[Spatial question records]

====================

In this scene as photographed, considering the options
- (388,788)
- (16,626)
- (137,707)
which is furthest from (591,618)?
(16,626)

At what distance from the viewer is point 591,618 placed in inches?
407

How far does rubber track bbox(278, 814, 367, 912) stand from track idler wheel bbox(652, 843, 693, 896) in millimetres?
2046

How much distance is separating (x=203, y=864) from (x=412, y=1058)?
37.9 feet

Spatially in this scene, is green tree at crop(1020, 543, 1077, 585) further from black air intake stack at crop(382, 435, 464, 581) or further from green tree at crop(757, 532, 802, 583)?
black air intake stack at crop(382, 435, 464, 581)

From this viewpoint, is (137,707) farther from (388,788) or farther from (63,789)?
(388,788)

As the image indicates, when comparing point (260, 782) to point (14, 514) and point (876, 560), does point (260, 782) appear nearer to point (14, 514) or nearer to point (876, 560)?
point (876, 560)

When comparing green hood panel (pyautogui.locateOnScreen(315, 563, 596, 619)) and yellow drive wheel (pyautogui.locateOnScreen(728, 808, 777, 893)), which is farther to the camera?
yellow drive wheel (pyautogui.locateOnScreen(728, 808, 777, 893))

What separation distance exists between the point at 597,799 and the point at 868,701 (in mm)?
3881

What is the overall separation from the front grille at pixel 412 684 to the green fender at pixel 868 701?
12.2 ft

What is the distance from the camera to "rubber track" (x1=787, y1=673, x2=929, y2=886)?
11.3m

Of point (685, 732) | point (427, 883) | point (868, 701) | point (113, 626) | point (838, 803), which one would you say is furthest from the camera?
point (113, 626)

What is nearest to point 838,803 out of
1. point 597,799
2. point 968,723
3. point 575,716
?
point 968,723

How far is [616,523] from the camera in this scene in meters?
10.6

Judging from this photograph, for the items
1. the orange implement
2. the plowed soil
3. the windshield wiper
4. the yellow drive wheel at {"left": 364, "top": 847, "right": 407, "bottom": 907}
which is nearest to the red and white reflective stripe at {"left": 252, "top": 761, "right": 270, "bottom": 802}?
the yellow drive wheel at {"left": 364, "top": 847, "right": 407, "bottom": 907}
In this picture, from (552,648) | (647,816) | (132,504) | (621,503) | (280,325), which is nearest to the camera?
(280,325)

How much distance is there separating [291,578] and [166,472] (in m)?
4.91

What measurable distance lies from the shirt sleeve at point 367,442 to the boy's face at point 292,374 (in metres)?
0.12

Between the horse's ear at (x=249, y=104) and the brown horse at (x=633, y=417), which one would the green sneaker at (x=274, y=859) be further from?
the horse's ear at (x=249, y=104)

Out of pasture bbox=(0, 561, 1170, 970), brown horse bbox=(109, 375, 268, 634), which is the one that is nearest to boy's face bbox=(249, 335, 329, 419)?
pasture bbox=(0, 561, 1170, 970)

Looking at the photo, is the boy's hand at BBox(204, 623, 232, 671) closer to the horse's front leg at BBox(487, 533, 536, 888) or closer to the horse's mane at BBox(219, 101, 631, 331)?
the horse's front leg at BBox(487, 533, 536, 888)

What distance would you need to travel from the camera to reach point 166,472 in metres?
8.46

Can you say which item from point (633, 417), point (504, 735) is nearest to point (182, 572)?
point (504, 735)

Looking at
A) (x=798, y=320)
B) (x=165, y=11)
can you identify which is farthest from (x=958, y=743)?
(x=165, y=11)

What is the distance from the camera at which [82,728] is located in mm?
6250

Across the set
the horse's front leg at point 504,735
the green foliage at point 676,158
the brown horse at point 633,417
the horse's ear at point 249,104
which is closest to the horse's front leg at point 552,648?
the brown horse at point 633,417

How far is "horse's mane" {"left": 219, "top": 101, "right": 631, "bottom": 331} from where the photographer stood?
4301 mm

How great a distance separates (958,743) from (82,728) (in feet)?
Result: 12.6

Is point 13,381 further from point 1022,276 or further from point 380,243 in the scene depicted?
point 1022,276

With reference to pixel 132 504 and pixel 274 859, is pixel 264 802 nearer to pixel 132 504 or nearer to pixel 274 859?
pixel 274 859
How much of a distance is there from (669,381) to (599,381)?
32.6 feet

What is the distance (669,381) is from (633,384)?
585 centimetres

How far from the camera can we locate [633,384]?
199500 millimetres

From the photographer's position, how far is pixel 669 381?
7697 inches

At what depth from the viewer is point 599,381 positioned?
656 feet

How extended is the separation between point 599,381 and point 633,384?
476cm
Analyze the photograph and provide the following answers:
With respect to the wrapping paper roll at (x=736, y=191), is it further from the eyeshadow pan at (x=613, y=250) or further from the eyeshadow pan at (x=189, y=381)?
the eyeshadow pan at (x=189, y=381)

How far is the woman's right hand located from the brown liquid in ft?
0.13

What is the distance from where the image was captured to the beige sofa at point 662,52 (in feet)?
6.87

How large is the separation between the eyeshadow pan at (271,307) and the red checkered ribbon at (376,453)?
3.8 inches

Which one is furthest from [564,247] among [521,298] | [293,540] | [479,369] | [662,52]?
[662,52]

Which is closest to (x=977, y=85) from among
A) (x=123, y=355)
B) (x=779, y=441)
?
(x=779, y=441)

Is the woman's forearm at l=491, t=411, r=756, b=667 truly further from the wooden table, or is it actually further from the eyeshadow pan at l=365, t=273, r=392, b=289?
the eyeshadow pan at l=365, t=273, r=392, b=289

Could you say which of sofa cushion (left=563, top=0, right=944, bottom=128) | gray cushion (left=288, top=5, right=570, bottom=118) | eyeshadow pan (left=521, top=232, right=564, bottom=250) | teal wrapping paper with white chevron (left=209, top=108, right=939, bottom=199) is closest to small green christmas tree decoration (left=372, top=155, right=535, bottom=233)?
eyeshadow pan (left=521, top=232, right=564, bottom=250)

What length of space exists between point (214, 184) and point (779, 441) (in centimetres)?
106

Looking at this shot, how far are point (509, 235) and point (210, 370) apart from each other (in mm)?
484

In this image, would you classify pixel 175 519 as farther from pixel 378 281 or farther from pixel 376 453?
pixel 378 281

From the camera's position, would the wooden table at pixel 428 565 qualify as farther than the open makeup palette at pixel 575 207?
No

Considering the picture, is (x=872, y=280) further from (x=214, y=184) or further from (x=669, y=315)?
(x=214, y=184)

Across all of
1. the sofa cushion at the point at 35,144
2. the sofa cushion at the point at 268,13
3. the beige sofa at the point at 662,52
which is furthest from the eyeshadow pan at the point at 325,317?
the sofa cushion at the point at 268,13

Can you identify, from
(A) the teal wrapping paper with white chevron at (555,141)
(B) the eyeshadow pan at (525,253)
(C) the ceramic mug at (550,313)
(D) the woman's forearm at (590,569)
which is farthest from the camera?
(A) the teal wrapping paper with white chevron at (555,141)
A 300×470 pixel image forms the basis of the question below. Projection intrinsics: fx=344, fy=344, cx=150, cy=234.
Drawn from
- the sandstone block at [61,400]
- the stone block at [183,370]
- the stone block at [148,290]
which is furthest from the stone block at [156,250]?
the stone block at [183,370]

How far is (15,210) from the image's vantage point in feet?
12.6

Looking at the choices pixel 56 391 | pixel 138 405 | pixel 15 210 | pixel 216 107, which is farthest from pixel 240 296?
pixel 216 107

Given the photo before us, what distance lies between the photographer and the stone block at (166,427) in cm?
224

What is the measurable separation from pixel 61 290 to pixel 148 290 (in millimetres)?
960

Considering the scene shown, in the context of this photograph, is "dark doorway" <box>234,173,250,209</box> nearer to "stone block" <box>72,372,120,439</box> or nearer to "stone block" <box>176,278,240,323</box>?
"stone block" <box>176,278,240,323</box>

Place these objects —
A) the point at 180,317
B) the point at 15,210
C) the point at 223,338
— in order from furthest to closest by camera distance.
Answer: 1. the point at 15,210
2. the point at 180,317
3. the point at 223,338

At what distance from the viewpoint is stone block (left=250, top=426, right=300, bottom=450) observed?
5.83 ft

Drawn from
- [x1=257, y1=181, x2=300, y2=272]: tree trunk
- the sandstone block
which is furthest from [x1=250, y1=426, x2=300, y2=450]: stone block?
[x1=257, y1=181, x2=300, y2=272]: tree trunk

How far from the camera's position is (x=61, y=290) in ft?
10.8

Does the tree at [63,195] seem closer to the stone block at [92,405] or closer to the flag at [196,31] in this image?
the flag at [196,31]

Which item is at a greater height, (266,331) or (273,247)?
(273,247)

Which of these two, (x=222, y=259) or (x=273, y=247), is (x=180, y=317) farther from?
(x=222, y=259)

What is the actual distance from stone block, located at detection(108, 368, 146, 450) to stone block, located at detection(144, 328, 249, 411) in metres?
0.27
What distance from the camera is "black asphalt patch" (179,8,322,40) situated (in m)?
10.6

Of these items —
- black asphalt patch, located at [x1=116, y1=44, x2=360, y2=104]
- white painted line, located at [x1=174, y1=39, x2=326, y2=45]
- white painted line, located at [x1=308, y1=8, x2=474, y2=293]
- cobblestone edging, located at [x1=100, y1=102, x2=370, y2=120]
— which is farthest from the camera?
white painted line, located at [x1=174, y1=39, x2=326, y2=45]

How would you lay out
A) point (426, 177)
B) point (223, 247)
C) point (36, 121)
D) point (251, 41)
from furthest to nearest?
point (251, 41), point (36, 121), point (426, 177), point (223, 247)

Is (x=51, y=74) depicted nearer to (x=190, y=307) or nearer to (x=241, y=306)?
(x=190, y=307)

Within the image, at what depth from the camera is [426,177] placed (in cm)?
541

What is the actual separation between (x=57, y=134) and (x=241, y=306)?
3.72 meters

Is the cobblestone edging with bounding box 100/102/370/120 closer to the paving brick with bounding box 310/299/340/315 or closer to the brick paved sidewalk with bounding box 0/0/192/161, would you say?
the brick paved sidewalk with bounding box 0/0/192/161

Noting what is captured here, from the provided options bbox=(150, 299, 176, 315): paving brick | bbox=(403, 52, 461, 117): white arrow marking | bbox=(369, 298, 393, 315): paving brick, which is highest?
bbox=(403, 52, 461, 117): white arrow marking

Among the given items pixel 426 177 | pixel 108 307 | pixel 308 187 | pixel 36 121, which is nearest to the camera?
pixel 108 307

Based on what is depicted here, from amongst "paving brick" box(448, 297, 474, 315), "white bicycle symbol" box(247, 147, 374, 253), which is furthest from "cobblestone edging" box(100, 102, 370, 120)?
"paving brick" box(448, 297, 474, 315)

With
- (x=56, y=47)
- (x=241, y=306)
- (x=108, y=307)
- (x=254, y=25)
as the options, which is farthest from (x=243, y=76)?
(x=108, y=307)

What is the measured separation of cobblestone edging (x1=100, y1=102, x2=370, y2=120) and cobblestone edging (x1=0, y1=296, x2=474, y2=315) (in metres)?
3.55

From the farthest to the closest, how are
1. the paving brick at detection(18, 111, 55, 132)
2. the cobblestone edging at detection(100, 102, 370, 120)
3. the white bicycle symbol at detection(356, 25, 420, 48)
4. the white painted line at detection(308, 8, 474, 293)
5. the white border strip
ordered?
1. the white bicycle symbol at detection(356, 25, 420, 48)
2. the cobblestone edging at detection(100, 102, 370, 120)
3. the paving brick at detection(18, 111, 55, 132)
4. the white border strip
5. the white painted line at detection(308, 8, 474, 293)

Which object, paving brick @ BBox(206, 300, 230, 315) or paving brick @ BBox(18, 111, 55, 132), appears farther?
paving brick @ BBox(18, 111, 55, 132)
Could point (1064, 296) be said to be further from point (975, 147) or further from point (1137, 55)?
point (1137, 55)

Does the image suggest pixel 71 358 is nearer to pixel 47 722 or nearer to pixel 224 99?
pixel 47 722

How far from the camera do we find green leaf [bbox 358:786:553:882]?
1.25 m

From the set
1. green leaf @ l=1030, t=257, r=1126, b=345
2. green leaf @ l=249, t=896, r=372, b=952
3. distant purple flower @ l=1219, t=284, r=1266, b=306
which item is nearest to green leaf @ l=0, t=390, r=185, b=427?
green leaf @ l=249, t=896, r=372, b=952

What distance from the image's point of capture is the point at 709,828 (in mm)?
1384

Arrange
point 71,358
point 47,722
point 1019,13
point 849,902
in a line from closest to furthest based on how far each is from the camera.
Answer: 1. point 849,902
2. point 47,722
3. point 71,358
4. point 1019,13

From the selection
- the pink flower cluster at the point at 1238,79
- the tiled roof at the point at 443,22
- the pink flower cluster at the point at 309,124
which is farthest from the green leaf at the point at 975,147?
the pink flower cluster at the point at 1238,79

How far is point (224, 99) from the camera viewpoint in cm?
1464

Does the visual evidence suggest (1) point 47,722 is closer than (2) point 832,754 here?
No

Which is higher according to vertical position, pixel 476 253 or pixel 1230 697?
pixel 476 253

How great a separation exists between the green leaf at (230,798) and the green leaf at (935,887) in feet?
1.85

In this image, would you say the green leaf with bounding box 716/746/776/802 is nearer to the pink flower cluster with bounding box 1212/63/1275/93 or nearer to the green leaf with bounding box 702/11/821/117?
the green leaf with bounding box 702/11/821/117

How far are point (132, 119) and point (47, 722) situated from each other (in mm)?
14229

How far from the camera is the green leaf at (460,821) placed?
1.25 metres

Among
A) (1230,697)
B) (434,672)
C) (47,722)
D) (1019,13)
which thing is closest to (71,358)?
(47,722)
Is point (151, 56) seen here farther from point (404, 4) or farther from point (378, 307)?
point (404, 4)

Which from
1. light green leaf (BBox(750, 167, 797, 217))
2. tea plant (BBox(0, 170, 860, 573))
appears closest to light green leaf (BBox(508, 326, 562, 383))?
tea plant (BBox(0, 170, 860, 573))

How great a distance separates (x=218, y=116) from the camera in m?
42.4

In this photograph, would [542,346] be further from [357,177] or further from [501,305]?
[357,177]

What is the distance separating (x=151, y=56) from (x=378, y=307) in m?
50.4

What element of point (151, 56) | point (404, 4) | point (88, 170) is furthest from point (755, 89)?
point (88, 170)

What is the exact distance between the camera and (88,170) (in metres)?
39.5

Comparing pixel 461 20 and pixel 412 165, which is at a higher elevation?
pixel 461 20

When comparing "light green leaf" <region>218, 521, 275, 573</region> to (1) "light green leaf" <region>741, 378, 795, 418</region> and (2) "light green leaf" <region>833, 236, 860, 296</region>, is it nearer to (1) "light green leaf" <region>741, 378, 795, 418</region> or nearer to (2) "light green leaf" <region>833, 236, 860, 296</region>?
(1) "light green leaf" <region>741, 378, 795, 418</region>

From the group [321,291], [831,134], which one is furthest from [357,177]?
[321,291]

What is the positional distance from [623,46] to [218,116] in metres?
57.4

====================

Exercise task:
Could you give again exactly the lines from the line containing "236, 860, 296</region>?" through the final line of the data above, and no others?

Expected answer:
When comparing "light green leaf" <region>218, 521, 275, 573</region> to (1) "light green leaf" <region>741, 378, 795, 418</region> and (2) "light green leaf" <region>833, 236, 860, 296</region>, is it nearer to (1) "light green leaf" <region>741, 378, 795, 418</region> or nearer to (2) "light green leaf" <region>833, 236, 860, 296</region>?
(1) "light green leaf" <region>741, 378, 795, 418</region>

From the group [321,291], [831,134], which one is furthest from [357,177]?
[321,291]

What is the positional distance from [623,46] to [218,116] in metres?
57.4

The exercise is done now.